ABD'de "Obama karşıtı, neocon yanlısı" lobiler var.
Ergenekon Davası ve
Anayasa değişikliğiyle köşeye sıkışan otoriter
bürokrasi, o lobilerle
işbirliği yapıyor.
Bu dayanışmanın sonucu olarak lobiler, kendilerinden yana olan akademisyen ve gazetecileri harekete geçirdi.
Temel amaçları,
Türkiye'yi yakından tanımayan Batılı entelektüellerin ve yatırımcıların kafasında soru işaretleri yaratmak.

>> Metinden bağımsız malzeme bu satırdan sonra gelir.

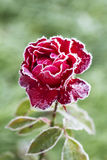 Flower rose (First frost). Royalty Free Stock Photo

Böylece Kapatma Davası sırasında AKP'yi destekleyen demokrat çevreleri etkilemeye çalışıyorlar.
Benzeri bir hamlenin tekrarında, Batılı güçler AKP'nin arkasında durmasın istiyorlar.

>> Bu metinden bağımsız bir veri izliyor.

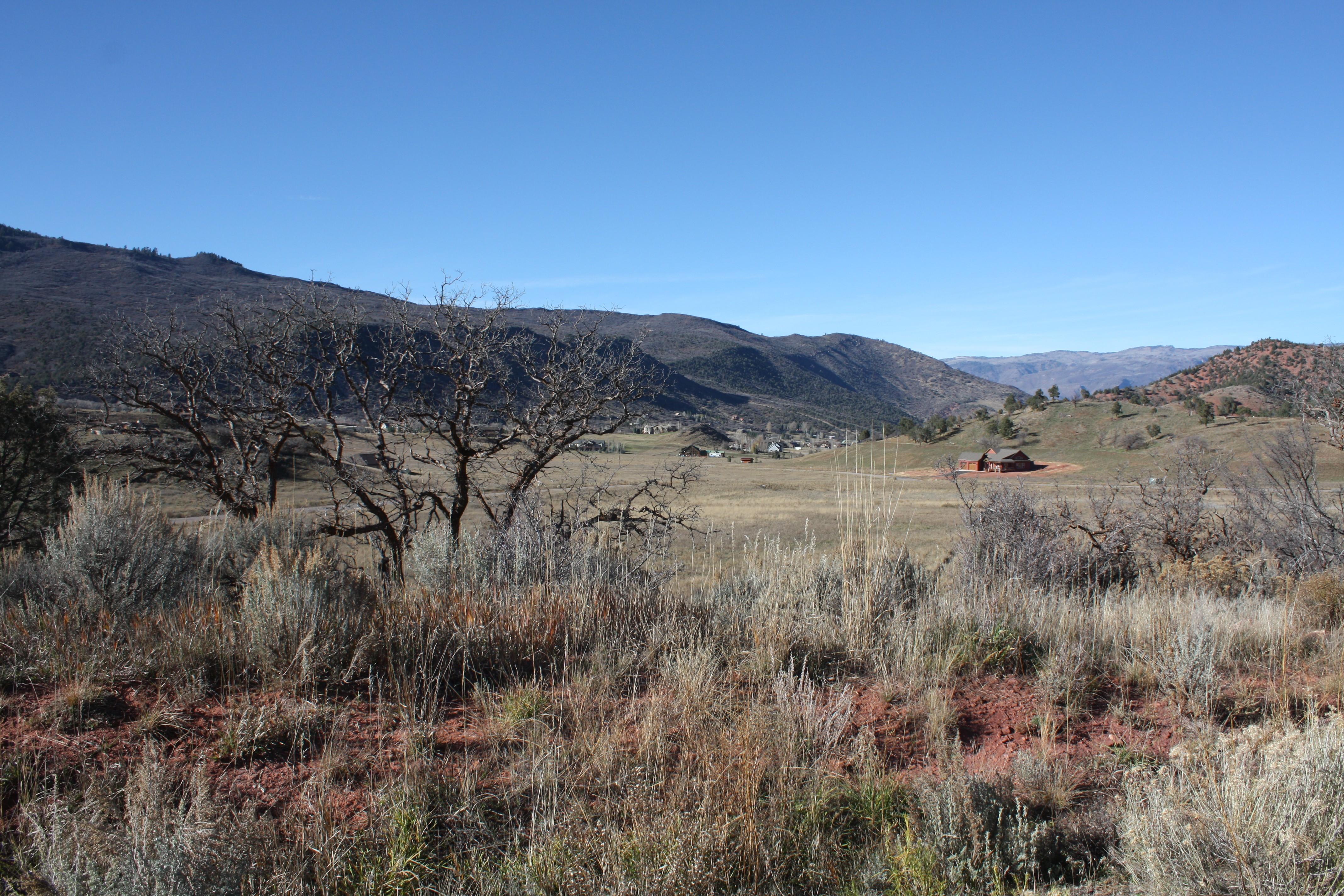 Land for Sale at Lot 50 Springridge Reserve Lot 50 Hidden Valley Glenwood Springs, Colorado, 81601 United States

Pratik olarak ne mi yapıyorlar?
İşte birkaç örnek:
***
Gareth Jenkins adlı
İngiliz gazeteciye Ergenekon'la ilgili bir
rapor hazırlattılar. Jenkins, topraktan fışkıran onca silahı, el bombalarını, suikast planlarını, ıslak imzalı belgeleri, itirafları,
telefon dinleme kayıtlarını göz ardı ederek, olaya "fantezi" deme cüreti gösterdi.
Andrew Arato adlı bir
siyaset bilimciyi,
hukukçu diye sundular. Bu adam bizim Anayasayı bilmiyor... Türkçesi sıfır... Türk hukuk sistemi hakkında, bırakın kitabı; kapsamlı bir makalesi dahi yok. Ama adam büyük hukuk uzmanı edasıyla konuşup duruyor: Daha doğrusu konuşması sağlanıyor.
Son olarak
Wall Street Journal gazetesini harekete geçirdiler. Örneğin geçenlerde Marc Champion adlı gazeteci "Türkiye'de (Laikler ile İslamcılar arasında) kansız bir
iç savaş yaşanıyor" diye yazdı. Evet, Türkiye'de "bürokrasi ile
demokrasi" arasında ciddi bir çekişme var. Ancak bu çekişmeyi, "Laiklerle İslamcılar arasında" diye sunmak, zaten bürokrasinin iddiasını tekrarlamak anlamına geliyor.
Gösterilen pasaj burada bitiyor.